2. Levinson’s Concatenationism and Qualified Concatenationism

The principal argument offered by Jerrold Levinson in Music in the Moment4 is that a basic musical understanding is achieved in the experience of listening to music in a certain way. In particular, listening to individual bits of a musical piece, on a small scale, and in the present time; i.e., aurally connecting present with previous and future bits, and where the decisive factor is the act of listening when, in the exposition and repetition of a given piece, the listener responds to music. That is, when the listener follows and “makes sense” -i.e., connects present parts with previous and future ones-, reproduces -i.e., hums, whistles, sings, dances, etc.-, appreciates -i.e., perceives with attention-, esteems, and values the work, she understands it.5 Levinson writes,

If basic musical understanding can be identified with a locally synthetic rather than a globally synoptic manner of hearing, then it is conceivable that with musical compositions, even complicated and lengthy ones, we miss nothing crucial by staying, as it were, in the moment, following the development of events in real time, engaging in no conscious mental activity of wider scope that has the whole or some extended portion of it as object. Of course it is rare that activity of that sort is entirely absent, but the point is that its contribution to basic understanding may be nil. (Levinson 1997, p. 29)

It is important to be clear that by the adjective ‘basic’ in the phrase “basic musical understanding”, Levinson means to convey that such understanding is essential to any apprehension of music, fundamental to any further musical understanding, and central to worthwhile musical experience of any kind. He does not mean to suggest that the understanding is simple, elementary, or rudimentary (cf. Levinson 1997a, p. 33).

To exemplify the above view, take the famous opening motif of Beethoven’s Symphony No. 5 in C Minor, Op. 67:

It seems that listeners do not need to be aware that the first movement is an Allegro con brio nor do they require consciousness of the Sonata Form structure of the whole movement, which is dominated by this rhythmic motif, in order to achieve basic understanding. Neither do they need to know that this motif forms the first theme in the exposition, initiates the bridge, appears as a subdued background to the lyrical and contrasting second theme, and emerges again in the cadence material. The listeners are not expected to be aware of things that could be observed in the score, like expansions of the motif in the development section, etc. In order to achieve a basic music understanding, they do not need to provide a technical explanation or conceptual description of exposition, development, or recapitulation as a large temporal span of the first movement. For Levinson, listeners may achieve musical understanding if they are simply able to reproduce afterwards -hum, whistle, sing- the motif concerned. Listeners should be able to follow and recognize the motif as it undergoes numerous transformations throughout not only the first movement but the whole symphony, so that it “makes sense” to them. Most importantly, perhaps, the listeners should be able to perceive the intrinsic drama and emotional content that is conveyed by this simple motif in an astonishingly concise expression, which enables the composer to sustain high levels of tension based on different transformations of the motif.
....................
**Written task A:** In the passage on Levinson's concatenationism, what does the word "basic" in "basic musical understanding" convey, and what does it not mean? Answer in one to three sentences.
**Written task B:** Extend the passage on Levinson's concatenationism with a further paragraph that picks up after its final sentence.
The data stands apart from the passage on Levinson's concatenationism.

**Raw data:**
....................
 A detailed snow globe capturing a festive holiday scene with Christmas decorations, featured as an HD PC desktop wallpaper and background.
....................
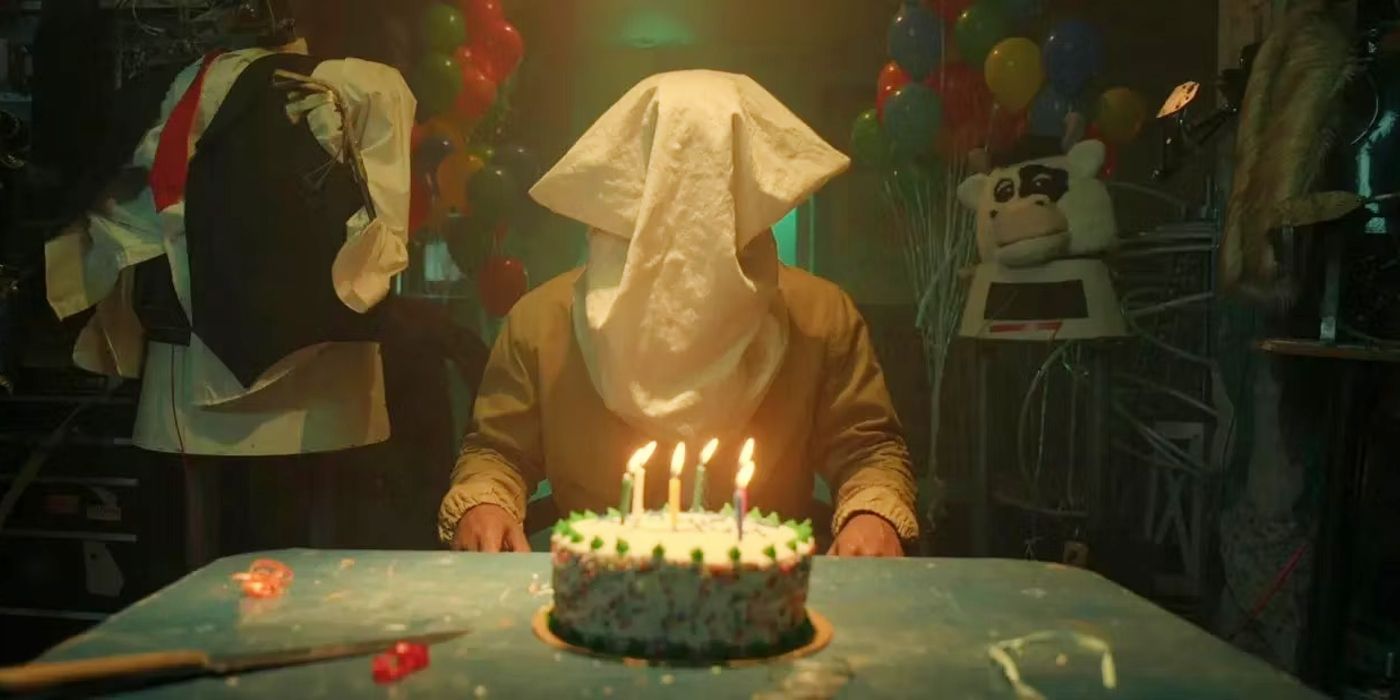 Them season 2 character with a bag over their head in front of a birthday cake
....................
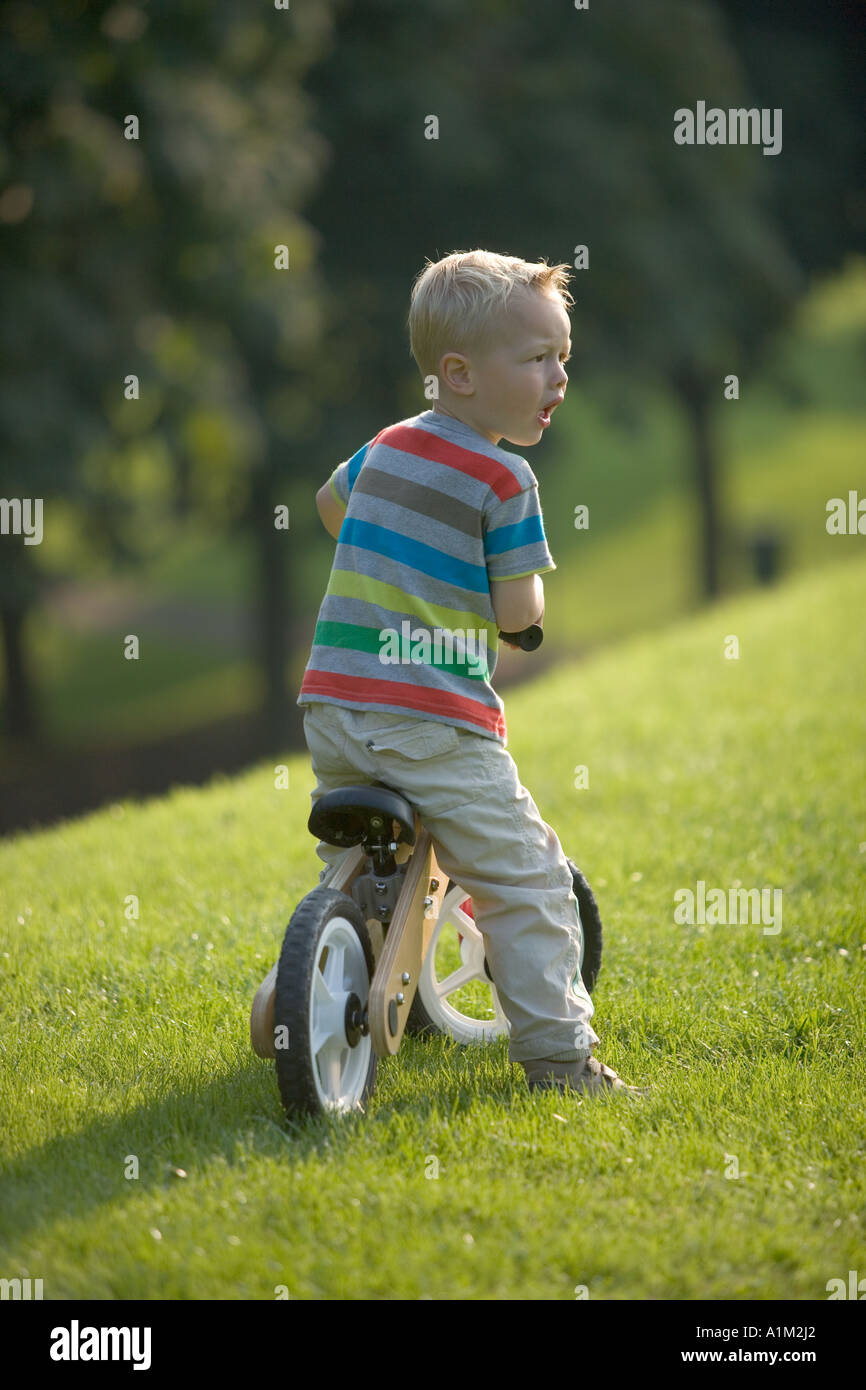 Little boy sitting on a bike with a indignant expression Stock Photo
....................
**Written reply A:** By "basic," Levinson means that this understanding is essential to any apprehension of music, fundamental to any further musical understanding, and central to worthwhile musical experience of any kind. He does not mean that it is simple, elementary, or rudimentary.

**Written reply B:**
For Levinson, the fundamental thing is for the listener to detect and register the musical notes in the present and to perceive, through a constant and repeated audition, their interconnection, order and coherence, and to successively quasi-hear portions of a composition. Quasi-hearing, for Levinson, is “seeming to hear a span of music while strictly hearing, or aurally registering, just one element of it” (1997, p. 15, emphasis added). Quasi-hearing, claims Levinson, does not depend upon any conscious effort to keep before the mind the sound just heard, since an aural surrounding to the notes currently sounding constitutes itself automatically. The ear apprehends, vividly, in musical units that extend beyond the sound “really” heard. Levinson’s concept of musical understanding, employable by the “ordinary” or “common” listener, stands in opposition to the analytic model, which traditionally argues for the need for a “learned” understanding only attainable by those with a trained ear, by those who can explain or describe the musical phenomena in terms of theoretical concepts, formal schemes, architectonical diagrams or synoptic representations.

In the later chapters of Music in the Moment, Levinson develops what he calls a qualified concatenationism, which is an attempt to challenge his initial argument that listening is sufficient for understanding by making room for the awareness of the large-scale musical form to play an important role in understanding and in affecting the listener’s experience. Of possible ways to qualify his concatenationism, Levinson writes,

Five possible grounds of qualification were addressed: (a) architectonic awareness’s enhancement of the perceived impressiveness of individual bits; (b) architectonic awareness’s enhancement of the perceived cogency of transitions between bits; (c) architectonic awareness’s facilitation of quasi-hearing; (d) architectonic awareness’s role in the perception of higher-order aesthetic properties; and (e) architectonic awareness’s role as a source of distinct musical satisfactions, ones [which Levinson] characterize[s] as intellectual. (Levinson 2006a, p. 506)

The first three grounds for qualification -(a), (b), (c)- are focused on the possible contribution of awareness of the architectonical form to the achievement of basic musical understanding. The last two -(d) and (e)- are focused on the direct role that might be played by such awareness in musical experience and understanding; i.e., of musical understanding of a more than basic sort (seeLevinson 1999, p. 487). After exploring these qualifications and offering his qualified concatenationism, Levinson concludes that awareness of large-scale musical architecture only contributes to basic musical understanding in a small degree, and facilitates, but not in an important way, morethan-basic understanding.6 Of this conclusion, he writes,

But the plain truth is that to appreciate any music of substance, the thing to do is listen to it, over and over again. [...] Of course to experience the content of the music correctly, to respond to a piece as the piece it musicohistorically is, one must also have listened to and digested a lot of other music, in particular, that which forms the generative background to the piece in question. Still, listening is the key [... ]. Contemplation of formal patterns, apprehension of spatial wholes, intellectual grasp of large-scale structural relations are of an entirely different, and lesser, order of importance. One can readily forgo them and still have entrée to the essential. (Levinson 1997, p. 174-175)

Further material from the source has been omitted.